# [PROMPT]
Lines before the one containing "In the list" are excluded; reproduce that line and all lines after it in the entries below, exactly.

Scene-based spatial questions
# # # # # # #

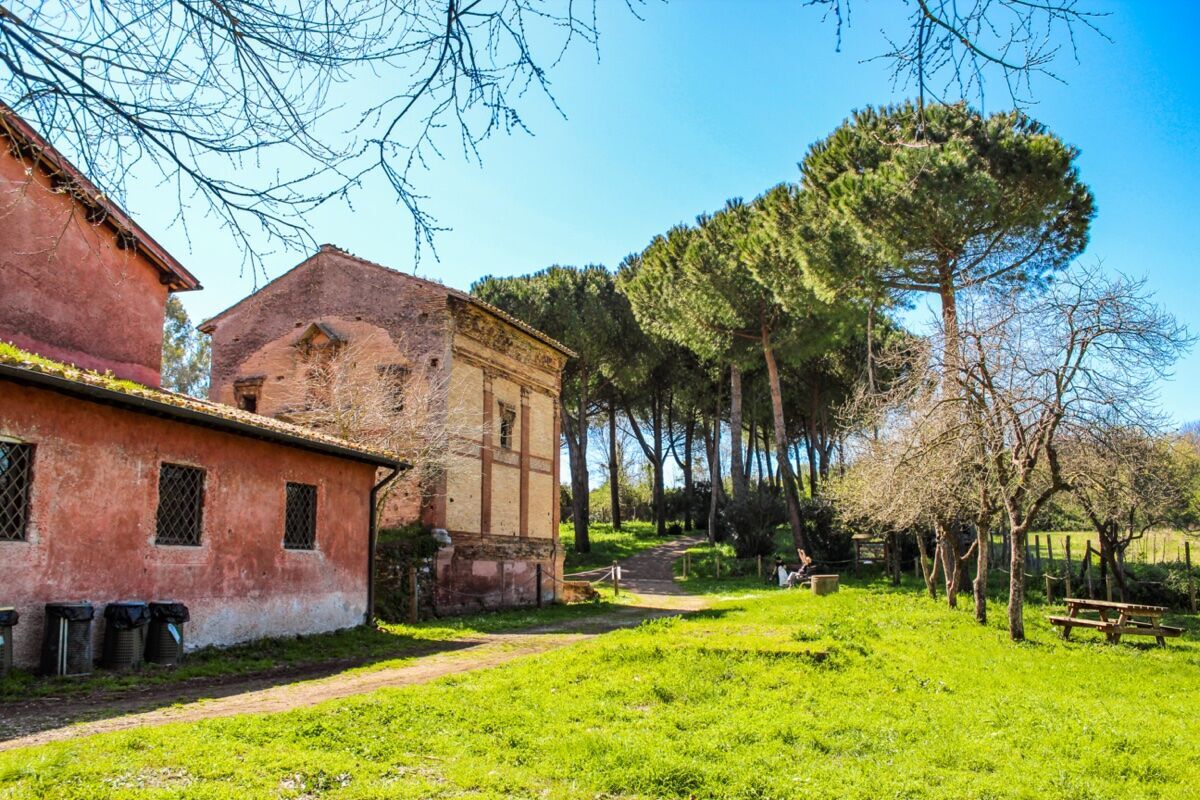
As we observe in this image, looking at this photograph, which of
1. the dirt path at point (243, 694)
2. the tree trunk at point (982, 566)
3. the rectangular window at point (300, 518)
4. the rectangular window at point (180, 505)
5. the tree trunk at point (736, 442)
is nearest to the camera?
the dirt path at point (243, 694)

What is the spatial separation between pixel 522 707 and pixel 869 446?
47.6ft

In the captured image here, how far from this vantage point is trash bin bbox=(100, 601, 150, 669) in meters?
10.4

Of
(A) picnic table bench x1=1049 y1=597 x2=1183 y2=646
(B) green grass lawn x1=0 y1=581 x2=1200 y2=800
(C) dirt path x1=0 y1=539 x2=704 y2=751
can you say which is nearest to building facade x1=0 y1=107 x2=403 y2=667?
(C) dirt path x1=0 y1=539 x2=704 y2=751

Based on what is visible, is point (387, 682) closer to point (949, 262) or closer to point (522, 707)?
point (522, 707)

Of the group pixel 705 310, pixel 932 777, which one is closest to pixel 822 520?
pixel 705 310

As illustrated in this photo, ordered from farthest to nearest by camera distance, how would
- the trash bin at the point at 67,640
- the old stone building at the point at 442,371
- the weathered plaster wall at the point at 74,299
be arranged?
the old stone building at the point at 442,371 → the weathered plaster wall at the point at 74,299 → the trash bin at the point at 67,640

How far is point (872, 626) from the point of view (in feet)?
51.2

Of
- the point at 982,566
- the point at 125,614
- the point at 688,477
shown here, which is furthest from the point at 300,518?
the point at 688,477

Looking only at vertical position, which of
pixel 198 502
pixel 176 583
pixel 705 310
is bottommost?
pixel 176 583

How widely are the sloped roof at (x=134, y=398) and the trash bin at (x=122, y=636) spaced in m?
2.48

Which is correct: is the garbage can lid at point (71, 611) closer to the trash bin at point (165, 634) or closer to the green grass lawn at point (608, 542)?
the trash bin at point (165, 634)

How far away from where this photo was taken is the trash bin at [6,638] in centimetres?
904

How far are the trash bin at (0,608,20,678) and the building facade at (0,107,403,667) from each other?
337mm

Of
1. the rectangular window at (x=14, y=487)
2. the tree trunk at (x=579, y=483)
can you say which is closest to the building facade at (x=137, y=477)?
the rectangular window at (x=14, y=487)
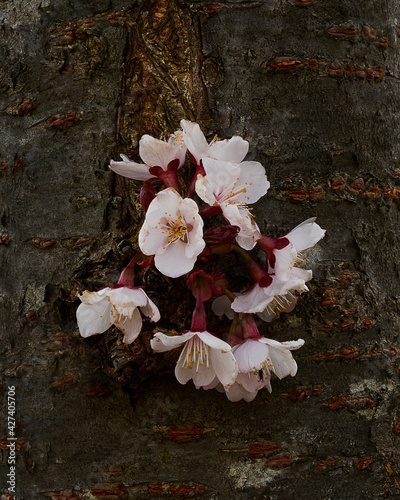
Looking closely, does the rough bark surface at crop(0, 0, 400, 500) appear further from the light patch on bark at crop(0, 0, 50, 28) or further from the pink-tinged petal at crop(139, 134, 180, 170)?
the pink-tinged petal at crop(139, 134, 180, 170)

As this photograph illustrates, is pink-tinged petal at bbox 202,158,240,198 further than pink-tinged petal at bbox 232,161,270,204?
No

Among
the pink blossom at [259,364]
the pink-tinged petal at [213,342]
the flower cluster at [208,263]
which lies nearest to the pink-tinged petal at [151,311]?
the flower cluster at [208,263]

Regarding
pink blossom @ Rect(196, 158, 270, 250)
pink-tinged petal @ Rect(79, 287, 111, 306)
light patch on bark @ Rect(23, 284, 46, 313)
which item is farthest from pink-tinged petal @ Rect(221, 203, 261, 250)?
light patch on bark @ Rect(23, 284, 46, 313)

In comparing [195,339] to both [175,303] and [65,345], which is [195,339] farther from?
[65,345]

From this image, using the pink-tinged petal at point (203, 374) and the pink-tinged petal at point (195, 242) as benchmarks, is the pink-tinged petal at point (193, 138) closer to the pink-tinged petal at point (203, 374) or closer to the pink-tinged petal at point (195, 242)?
the pink-tinged petal at point (195, 242)

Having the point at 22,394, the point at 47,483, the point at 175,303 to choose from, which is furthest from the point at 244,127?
the point at 47,483
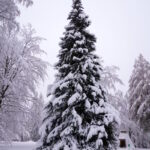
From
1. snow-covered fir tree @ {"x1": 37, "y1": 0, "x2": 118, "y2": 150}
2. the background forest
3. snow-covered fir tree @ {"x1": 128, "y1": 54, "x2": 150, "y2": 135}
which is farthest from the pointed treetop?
snow-covered fir tree @ {"x1": 128, "y1": 54, "x2": 150, "y2": 135}

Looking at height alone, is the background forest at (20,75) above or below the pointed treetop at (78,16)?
below

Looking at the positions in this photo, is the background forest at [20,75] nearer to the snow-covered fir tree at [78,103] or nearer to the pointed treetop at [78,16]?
the snow-covered fir tree at [78,103]

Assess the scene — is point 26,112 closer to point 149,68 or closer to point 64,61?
point 64,61

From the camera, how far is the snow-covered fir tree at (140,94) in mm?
22094

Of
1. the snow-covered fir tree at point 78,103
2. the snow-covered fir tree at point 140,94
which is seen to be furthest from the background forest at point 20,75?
the snow-covered fir tree at point 140,94

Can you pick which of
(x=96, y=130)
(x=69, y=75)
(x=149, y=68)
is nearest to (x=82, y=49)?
(x=69, y=75)

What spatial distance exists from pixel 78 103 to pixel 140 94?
16.5m

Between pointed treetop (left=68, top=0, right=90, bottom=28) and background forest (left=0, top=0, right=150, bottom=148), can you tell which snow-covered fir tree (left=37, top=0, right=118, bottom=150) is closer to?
pointed treetop (left=68, top=0, right=90, bottom=28)

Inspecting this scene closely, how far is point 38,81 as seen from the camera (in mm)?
15672

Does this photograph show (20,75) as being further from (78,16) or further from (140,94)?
(140,94)

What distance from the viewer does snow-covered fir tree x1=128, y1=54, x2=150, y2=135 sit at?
870 inches

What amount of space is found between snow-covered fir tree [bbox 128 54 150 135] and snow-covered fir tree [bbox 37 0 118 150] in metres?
13.9

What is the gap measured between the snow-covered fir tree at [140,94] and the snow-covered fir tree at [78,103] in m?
13.9

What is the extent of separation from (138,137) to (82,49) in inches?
735
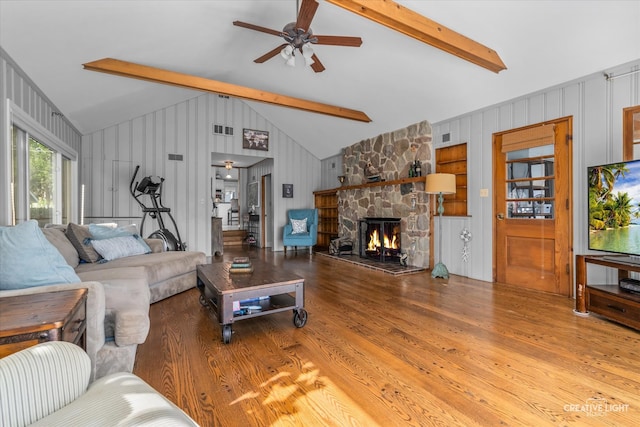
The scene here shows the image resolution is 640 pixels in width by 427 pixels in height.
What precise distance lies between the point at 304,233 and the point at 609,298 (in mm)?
5322

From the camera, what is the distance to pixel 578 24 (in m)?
2.88

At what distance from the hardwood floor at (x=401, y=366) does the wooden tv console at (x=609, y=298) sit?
0.33 ft

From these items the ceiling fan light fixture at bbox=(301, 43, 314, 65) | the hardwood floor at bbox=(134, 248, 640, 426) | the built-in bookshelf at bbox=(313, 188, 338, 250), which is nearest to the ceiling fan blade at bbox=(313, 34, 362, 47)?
the ceiling fan light fixture at bbox=(301, 43, 314, 65)

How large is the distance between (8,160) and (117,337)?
7.14 ft

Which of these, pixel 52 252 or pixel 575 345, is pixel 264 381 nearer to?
pixel 52 252

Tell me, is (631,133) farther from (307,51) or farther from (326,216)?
(326,216)

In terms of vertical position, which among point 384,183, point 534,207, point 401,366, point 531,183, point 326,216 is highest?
point 384,183

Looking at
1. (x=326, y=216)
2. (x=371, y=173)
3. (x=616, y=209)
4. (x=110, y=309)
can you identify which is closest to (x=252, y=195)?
(x=326, y=216)

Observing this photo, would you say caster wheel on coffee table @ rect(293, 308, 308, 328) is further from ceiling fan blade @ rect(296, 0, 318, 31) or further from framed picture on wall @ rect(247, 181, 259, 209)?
framed picture on wall @ rect(247, 181, 259, 209)

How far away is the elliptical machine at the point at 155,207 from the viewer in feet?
18.5

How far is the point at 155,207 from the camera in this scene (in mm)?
5992

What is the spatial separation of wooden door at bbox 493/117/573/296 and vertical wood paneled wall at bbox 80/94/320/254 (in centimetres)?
505

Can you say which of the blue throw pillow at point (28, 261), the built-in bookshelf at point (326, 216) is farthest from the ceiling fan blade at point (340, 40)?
the built-in bookshelf at point (326, 216)

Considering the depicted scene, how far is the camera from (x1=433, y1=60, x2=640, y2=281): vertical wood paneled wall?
3.11m
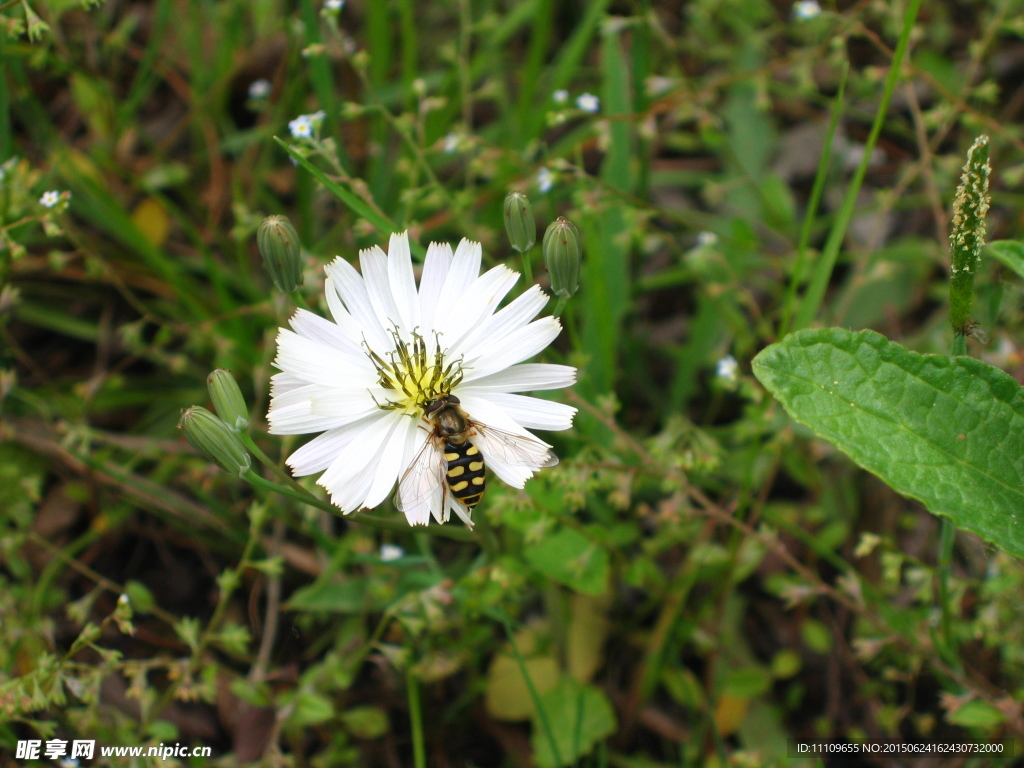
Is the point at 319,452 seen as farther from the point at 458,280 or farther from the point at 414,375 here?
the point at 458,280

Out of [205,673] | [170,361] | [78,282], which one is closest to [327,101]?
[170,361]

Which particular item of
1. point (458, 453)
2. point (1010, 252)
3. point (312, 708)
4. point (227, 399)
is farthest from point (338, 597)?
point (1010, 252)

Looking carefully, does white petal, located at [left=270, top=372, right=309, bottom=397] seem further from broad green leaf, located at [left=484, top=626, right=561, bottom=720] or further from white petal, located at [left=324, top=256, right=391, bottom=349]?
broad green leaf, located at [left=484, top=626, right=561, bottom=720]

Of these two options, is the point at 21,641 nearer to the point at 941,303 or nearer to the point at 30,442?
the point at 30,442

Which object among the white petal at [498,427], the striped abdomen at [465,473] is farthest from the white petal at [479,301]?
the striped abdomen at [465,473]

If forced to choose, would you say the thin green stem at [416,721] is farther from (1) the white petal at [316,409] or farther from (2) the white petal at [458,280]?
(2) the white petal at [458,280]

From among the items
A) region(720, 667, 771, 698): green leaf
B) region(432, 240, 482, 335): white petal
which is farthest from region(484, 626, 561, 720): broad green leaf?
region(432, 240, 482, 335): white petal

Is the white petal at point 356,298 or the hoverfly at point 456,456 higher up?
the white petal at point 356,298
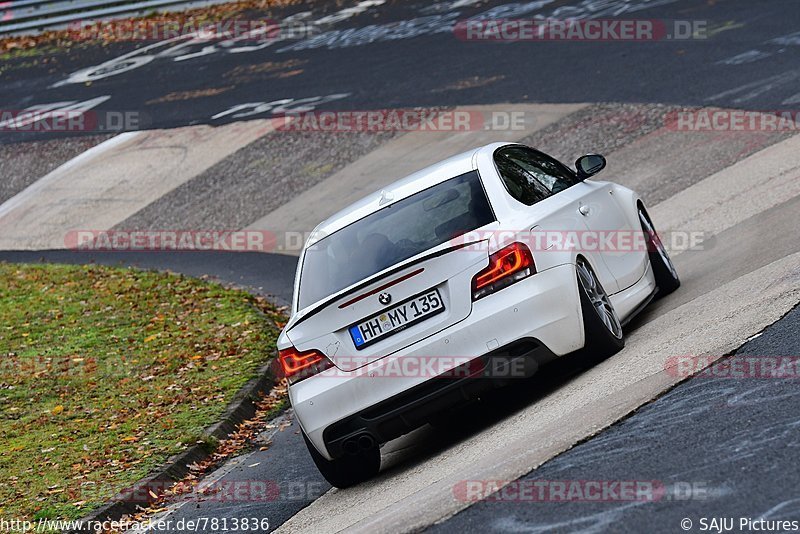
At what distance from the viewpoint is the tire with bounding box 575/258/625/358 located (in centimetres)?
762

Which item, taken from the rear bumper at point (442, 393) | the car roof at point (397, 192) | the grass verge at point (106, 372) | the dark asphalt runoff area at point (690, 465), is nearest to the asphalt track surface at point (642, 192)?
the dark asphalt runoff area at point (690, 465)

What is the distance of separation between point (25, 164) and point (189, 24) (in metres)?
8.56

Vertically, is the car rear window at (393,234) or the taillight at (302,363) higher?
the car rear window at (393,234)

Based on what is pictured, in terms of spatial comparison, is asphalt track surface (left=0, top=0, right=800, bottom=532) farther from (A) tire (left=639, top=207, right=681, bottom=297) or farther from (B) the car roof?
(B) the car roof

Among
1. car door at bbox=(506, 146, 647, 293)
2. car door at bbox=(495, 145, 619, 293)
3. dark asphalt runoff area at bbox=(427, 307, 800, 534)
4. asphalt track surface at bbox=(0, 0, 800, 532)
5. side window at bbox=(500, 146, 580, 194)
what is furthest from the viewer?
side window at bbox=(500, 146, 580, 194)

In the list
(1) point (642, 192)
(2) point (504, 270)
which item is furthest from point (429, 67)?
(2) point (504, 270)

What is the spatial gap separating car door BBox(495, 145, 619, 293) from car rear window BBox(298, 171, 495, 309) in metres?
0.31

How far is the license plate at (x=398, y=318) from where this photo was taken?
738 cm

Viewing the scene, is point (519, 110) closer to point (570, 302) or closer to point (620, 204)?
point (620, 204)

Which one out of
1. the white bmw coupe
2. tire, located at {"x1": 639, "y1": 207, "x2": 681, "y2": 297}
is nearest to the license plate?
the white bmw coupe

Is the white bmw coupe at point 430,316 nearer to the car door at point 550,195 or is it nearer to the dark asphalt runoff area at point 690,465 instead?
the car door at point 550,195

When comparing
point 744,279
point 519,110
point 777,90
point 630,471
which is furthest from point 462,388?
point 519,110

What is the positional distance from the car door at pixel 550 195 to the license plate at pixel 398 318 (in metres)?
0.67

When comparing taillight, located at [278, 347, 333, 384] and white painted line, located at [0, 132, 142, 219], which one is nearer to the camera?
taillight, located at [278, 347, 333, 384]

# # # # # # #

# [OUTPUT FOR THIS EXERCISE]
In the list
(1) point (642, 192)
(2) point (504, 270)
which item is furthest from point (429, 67)?
(2) point (504, 270)

What is the spatial gap separating car door BBox(495, 145, 619, 293) from car rear window BBox(298, 171, 495, 309) in metres?
0.31

How far is the license plate at (x=398, y=318) from where this photo was taken?
738 cm

Viewing the scene, is point (519, 110) closer to point (570, 302) or closer to point (620, 204)?
point (620, 204)

Which one out of
1. the white bmw coupe
2. tire, located at {"x1": 639, "y1": 207, "x2": 681, "y2": 297}
is nearest to the license plate?
the white bmw coupe

Is the white bmw coupe at point 430,316 nearer to the car door at point 550,195 or is it nearer to the dark asphalt runoff area at point 690,465 instead?
the car door at point 550,195

When comparing
point 744,279
point 519,110
point 777,90
point 630,471
which is furthest from point 462,388?
point 519,110

What is the positional distance from the car door at pixel 550 195 to the license plate at pixel 398 318 (in metres)?
0.67

When comparing taillight, located at [278, 347, 333, 384] and white painted line, located at [0, 132, 142, 219], which one is nearer to the camera?
taillight, located at [278, 347, 333, 384]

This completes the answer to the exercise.